Subtropical Storm Andrea has now been downgraded to a depression, according to the National Hurricane Center.
The system still sits about 280 miles southwest of Bermuda at 11 a.m. Tuesday with winds up to 35 mph. It’s expected to dissipate by Tuesday night.
On Monday, Andrea's weak organization was just enough for the Hurricane Center to classify it as a subtropical storm and the first named storm of the season, 12 days before the accepted June 1 start of hurricane season.
Forecasters on Tuesday said Andrea poses no threat to Florida. As it remains southwest of Bermuda, most of the rain is concentrated to the southeastern quadrant of the cyclone. It's also a poorly organized system, the Hurricane Center said. Andrea is expected to turn northeast Tuesday afternoon, with a harder eastern turn into the evening.
Hurricane season started early in 2018 as well, but not as early as this year. Subtropical Storm Alberto formed on May 25 last year, also ahead of hurricane season's start.
Andrea is one of the 13 named storms predicted in 2019, according to researchers with the Colorado State University Department of Atmospheric Science. This year's Atlantic hurricane season is expected to be slightly below average with an anticipated 13 named storms, five hurricanes and two major hurricanes.

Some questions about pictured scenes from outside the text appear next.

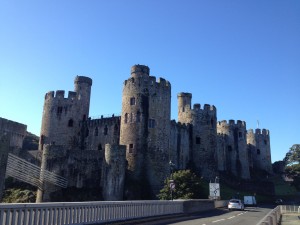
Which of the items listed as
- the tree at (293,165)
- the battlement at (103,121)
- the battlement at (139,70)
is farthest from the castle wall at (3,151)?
the tree at (293,165)

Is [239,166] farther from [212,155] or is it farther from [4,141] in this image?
[4,141]

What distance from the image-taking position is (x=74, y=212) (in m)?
13.5

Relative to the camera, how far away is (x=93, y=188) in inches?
1534

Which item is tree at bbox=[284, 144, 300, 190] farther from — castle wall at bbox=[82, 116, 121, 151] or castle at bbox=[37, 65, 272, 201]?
castle wall at bbox=[82, 116, 121, 151]

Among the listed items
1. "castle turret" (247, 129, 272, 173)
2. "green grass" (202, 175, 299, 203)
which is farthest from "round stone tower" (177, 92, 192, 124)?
"castle turret" (247, 129, 272, 173)

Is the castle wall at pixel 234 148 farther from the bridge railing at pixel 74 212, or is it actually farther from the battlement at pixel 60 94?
the bridge railing at pixel 74 212

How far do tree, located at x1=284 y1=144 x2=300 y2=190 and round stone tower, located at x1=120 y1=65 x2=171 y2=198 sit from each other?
37597 mm

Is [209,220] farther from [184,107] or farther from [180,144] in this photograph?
[184,107]

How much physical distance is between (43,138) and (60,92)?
8.27 m

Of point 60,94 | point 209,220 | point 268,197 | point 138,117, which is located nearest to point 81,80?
point 60,94

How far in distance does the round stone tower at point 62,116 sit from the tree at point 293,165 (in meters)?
44.1

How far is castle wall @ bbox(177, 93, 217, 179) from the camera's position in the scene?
56.9 meters

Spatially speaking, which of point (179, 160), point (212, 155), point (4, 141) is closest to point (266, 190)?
point (212, 155)

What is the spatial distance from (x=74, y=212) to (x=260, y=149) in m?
74.1
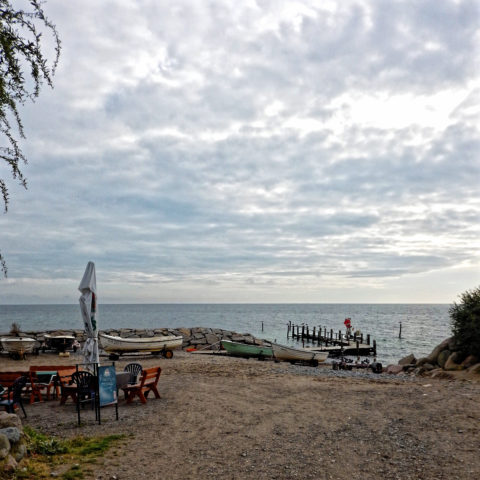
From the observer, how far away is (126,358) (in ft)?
67.9

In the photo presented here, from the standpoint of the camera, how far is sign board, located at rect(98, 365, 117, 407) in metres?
8.28

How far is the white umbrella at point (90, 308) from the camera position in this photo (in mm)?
9945

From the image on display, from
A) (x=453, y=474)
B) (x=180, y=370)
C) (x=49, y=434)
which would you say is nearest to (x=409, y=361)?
(x=180, y=370)

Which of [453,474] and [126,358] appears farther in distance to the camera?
[126,358]

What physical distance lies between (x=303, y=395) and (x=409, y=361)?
13932mm

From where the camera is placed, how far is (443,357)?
18.9 metres

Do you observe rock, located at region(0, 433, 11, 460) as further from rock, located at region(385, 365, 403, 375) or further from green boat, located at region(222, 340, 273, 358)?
green boat, located at region(222, 340, 273, 358)

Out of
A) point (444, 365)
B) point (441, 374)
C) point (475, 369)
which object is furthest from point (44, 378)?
point (444, 365)

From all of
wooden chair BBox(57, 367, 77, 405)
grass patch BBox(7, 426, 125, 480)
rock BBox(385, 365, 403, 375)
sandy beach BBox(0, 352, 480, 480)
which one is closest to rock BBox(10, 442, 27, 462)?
grass patch BBox(7, 426, 125, 480)

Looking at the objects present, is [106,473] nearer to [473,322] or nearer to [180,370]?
[180,370]

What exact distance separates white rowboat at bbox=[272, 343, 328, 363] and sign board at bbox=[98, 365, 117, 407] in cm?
1735

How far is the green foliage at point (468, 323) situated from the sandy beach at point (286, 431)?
5.75 m

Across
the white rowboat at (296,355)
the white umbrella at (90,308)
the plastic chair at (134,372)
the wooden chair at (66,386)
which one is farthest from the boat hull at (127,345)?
the white umbrella at (90,308)

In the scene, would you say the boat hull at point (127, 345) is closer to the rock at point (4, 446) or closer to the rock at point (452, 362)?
the rock at point (452, 362)
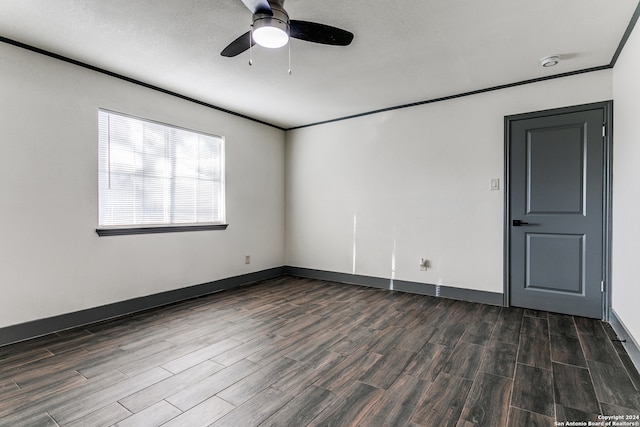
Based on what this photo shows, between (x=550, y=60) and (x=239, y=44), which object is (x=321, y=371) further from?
(x=550, y=60)

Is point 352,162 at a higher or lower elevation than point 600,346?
higher

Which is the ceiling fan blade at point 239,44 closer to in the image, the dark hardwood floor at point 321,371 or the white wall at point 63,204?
the white wall at point 63,204

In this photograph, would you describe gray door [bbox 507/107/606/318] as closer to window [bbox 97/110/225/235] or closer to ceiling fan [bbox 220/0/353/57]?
ceiling fan [bbox 220/0/353/57]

However, Colorado State researchers warned it only takes one storm to matter, as Hurricane Michael proved when it hit the panhandle as a Category 5 hurricane last year.
“As is the case with all hurricane seasons, coastal residents are reminded that it only takes one hurricane making landfall to make it an active season for them,” researchers wrote in an annual April paper offering the first look at hurricane season.
Hurricane season runs from June 1 through Nov. 30.
Colorado State will issue an update report in early June.